DOCUMENT SECTION —
PROFESSOR: So we'll look at the Schrodinger equation. We're going to work for bound states. We could work with scattering states in spherical coordinates, but it's usually done in advanced courses.
The most important thing is the calculation of the bound states. This is kind of a neat part of quantum mechanics because, in a sense, you get accustomed in quantum mechanics about uncertainties. You cannot predict the probability that the photon will go through this branch of the interferometer or this other probability. You can't be sure and all this. But here you get the energy levels. And you get the exact energy level. So it's a nice thing that, in quantum mechanics, energy levels are things that you calculate exactly.
Of course, when you try to measure energy levels experimentally, the uncertainties arise again. You get the photon of some energy and then there's some energy time uncertainty or something like that, that can bother you. But the end result is that these systems have beautifully the term in fixed numbers called energy levels. And that's what we're aiming at.
It's a nice thing because it's the most physical example. It has many applications. The energy levels of hydrogen atom. The more you study, the more complicated they are because you can include fine effects, like the effects of the spins of the particles. What does it do? The specs of relativity. What does it do? All kinds of things you can put in and do more and more accurate results. So it's really unbelievable how much you can learn with the fine spectrum of the hydrogen atom.
Our equation is minus h squared over 2m, d second dr squared-- the radial equation-- plus h squared l times l plus 1 over 2mr squared minus ze squared over r, u is equal to Eu. So this is the radial equation. Remember it was like the Schrodinger equation for a variable u. And the wave function was u over r times psi lm or Ylm, actually, a spherical harmonic.
Here I could have labeled u with E and l because could certainly u depends-- u is u of r. And u depends on the energy that we're going to get. And it will depend on l that is there, in the differential equation.
This is the effective potential that we discussed before. It was the original potential to which you add the centrifugal barrier. And what are you supposed to solve here? You're supposed to solve for l equals 0. To find some states for a, go one, two, three, four, infinity. You should find all the energy levels of this thing.
So the wave function is psi of r theta and phi will be this u of r over r times Ylm of theta and phi. And, in fact, plugging that into the Schrodinger equation was what gave us this radial equation. So this was called the radial equation, which we talked about, but never quite solved it for any particular example.
OK. As you know, we like, in this course, to get rid of units and constants, so our first step is to replace r by a unit free x. And we have the right quantity. a0. a0 would be the perfect thing. So you-- if you do that, you will be able to clean up the units. But if you do that, you might not quite be able to clean up the z from all the places that you would like to clean it up. So we can improve that-- maybe it's not too obvious. --by putting a 2 over z Here. z has no units, of course, so that you would probably do by trial and error. You would say, well I want to get rid of the z as well. And I have it in this form. And you will see how it works out.
So at this moment, I have to plug r into this equation and just clean it up. And what should happen is that everything, all the units, should give you a factor with units of energy. Because at the end of the-- whatever is left, it's not going to have units. Everything out must have units of energy.
So this takes about one line to do. I'll skip some algebra on these things. I'll try to post notes soon on this. So if you leave a line you could do that calculation for yourselves and it might be worth it.

DATA EXTRACT —
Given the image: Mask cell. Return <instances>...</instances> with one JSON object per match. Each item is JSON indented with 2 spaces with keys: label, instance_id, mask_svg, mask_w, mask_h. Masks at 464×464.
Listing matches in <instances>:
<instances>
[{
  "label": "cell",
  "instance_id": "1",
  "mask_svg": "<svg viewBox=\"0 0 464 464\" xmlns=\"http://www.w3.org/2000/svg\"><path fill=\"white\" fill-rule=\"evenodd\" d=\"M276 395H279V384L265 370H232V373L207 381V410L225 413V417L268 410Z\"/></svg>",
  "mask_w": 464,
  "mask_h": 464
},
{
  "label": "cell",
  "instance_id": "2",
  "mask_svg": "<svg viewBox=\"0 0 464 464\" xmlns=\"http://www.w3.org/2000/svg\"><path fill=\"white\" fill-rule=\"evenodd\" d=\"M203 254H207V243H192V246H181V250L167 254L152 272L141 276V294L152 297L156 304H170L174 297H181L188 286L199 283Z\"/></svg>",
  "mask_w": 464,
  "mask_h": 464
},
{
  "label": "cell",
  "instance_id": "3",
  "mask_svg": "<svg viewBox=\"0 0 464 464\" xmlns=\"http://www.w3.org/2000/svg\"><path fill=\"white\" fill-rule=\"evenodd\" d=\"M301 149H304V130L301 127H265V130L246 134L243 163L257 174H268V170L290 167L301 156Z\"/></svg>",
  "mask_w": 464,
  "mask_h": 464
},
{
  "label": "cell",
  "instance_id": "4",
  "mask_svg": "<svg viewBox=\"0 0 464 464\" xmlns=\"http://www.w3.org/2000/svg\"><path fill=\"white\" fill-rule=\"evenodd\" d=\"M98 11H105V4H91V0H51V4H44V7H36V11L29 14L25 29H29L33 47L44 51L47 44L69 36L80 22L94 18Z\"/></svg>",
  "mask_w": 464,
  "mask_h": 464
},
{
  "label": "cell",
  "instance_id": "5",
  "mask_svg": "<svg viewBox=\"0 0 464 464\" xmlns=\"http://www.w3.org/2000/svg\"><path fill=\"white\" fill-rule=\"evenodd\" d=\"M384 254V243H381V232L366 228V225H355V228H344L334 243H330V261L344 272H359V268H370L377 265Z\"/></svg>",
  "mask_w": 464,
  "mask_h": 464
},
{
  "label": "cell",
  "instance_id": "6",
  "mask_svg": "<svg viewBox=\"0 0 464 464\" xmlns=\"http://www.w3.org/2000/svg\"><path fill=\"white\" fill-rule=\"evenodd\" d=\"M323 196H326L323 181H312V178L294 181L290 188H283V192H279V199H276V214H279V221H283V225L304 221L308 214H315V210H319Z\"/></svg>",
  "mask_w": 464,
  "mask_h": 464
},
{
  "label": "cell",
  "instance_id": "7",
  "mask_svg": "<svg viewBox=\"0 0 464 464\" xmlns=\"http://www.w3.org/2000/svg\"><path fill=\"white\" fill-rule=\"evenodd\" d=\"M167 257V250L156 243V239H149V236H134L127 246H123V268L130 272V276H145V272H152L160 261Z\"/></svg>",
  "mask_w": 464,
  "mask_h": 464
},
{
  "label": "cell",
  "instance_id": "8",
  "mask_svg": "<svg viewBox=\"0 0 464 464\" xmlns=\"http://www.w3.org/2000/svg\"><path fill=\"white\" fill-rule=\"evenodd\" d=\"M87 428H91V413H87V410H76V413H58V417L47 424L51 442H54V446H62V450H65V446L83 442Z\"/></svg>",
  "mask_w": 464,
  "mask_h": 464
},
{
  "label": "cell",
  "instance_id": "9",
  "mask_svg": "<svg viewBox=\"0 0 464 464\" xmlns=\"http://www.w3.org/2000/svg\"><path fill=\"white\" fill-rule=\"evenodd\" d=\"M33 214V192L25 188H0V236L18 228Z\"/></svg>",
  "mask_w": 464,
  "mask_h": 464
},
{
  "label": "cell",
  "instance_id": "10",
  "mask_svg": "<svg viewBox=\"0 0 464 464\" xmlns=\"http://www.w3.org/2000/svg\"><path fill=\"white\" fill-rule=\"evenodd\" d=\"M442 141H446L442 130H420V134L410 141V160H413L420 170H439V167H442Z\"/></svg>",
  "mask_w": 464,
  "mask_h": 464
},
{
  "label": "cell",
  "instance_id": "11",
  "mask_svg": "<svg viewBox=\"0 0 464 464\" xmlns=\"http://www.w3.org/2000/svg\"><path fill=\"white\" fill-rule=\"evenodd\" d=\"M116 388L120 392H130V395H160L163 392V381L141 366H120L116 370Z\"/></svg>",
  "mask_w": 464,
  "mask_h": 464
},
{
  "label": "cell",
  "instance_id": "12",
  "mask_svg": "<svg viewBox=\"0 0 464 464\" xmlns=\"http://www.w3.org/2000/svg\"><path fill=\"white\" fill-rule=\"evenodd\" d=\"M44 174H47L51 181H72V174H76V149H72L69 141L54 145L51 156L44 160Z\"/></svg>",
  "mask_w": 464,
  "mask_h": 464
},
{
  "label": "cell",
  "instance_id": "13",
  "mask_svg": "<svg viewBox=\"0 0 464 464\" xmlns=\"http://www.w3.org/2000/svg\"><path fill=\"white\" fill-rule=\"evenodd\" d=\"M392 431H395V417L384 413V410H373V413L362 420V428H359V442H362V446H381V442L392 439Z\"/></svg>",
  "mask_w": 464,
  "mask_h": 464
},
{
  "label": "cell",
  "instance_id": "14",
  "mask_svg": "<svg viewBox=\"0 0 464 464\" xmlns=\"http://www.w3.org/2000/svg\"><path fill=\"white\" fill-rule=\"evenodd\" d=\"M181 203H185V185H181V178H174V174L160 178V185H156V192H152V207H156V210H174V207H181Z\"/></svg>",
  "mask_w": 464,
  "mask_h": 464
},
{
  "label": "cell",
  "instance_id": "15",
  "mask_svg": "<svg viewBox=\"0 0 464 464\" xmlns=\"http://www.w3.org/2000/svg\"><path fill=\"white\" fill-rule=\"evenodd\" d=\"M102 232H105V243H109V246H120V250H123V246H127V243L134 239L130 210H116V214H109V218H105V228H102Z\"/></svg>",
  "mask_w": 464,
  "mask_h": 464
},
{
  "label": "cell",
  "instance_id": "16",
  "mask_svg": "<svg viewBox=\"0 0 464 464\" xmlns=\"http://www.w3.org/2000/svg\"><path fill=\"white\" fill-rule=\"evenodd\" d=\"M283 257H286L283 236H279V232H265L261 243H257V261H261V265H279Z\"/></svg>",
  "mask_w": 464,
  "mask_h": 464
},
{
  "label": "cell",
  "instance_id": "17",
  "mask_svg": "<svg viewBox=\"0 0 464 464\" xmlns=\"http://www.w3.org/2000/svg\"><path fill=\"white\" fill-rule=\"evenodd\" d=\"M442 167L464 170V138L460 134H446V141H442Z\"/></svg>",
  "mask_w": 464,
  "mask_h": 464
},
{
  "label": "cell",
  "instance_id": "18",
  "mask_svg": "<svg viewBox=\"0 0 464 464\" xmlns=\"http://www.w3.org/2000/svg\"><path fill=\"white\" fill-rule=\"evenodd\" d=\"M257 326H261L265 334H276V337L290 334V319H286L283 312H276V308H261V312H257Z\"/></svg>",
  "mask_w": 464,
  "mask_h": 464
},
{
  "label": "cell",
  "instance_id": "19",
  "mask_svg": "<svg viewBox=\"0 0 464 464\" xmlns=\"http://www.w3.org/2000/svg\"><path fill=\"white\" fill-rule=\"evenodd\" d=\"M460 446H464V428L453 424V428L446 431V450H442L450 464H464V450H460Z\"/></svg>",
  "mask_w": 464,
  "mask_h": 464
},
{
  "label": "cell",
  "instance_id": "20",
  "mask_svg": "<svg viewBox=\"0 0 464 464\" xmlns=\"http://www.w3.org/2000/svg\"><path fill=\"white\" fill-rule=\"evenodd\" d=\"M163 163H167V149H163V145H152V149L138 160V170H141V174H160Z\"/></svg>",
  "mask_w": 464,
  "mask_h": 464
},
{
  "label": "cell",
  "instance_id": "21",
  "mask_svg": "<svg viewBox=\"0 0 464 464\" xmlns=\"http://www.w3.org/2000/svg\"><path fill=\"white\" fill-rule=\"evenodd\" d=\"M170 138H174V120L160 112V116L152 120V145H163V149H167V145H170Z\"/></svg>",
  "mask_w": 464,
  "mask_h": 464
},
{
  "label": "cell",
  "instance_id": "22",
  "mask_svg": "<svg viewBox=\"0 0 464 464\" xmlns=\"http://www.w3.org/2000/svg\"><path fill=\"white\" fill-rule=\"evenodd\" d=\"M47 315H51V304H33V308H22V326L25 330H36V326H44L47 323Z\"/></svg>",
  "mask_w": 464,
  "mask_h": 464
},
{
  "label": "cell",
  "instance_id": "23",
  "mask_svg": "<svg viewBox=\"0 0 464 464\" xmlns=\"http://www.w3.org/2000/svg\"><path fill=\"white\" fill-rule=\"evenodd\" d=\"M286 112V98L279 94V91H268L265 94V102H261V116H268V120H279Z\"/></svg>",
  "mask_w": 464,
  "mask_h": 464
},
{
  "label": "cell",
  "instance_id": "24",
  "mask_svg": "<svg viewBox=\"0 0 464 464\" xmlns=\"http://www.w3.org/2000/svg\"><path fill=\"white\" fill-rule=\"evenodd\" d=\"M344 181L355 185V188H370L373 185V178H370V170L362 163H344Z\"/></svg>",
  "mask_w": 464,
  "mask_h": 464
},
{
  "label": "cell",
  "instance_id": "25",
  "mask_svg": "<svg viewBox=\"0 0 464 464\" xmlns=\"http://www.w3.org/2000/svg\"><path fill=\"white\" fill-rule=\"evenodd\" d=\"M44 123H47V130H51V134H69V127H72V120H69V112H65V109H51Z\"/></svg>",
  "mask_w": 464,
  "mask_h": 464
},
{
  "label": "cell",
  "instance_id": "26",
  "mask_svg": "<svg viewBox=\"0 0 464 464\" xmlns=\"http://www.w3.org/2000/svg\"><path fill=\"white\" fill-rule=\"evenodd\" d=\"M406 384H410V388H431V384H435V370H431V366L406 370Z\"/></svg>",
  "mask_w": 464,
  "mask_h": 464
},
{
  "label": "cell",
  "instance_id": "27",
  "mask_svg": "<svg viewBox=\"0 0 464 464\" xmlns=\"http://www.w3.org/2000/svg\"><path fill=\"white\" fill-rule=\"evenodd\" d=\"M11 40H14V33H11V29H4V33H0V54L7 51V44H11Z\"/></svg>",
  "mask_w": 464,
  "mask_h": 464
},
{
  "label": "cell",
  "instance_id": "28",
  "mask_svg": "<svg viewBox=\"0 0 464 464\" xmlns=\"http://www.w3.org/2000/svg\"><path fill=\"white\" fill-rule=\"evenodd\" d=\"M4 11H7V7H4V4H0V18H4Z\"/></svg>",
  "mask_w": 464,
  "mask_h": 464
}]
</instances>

SET PROBLEM A — According to the lecture on the radial equation, which states are usually worked out in advanced courses?
SET PROBLEM B — Please repeat the passage from the lecture on the radial equation, starting with "Of course, when" and going on through "we're aiming at.".
The entries above come from a separate source.

FINAL ANSWER A — Scattering states in spherical coordinates.

FINAL ANSWER B —
Of course, when you try to measure energy levels experimentally, the uncertainties arise again. You get the photon of some energy and then there's some energy time uncertainty or something like that, that can bother you. But the end result is that these systems have beautifully the term in fixed numbers called energy levels. And that's what we're aiming at.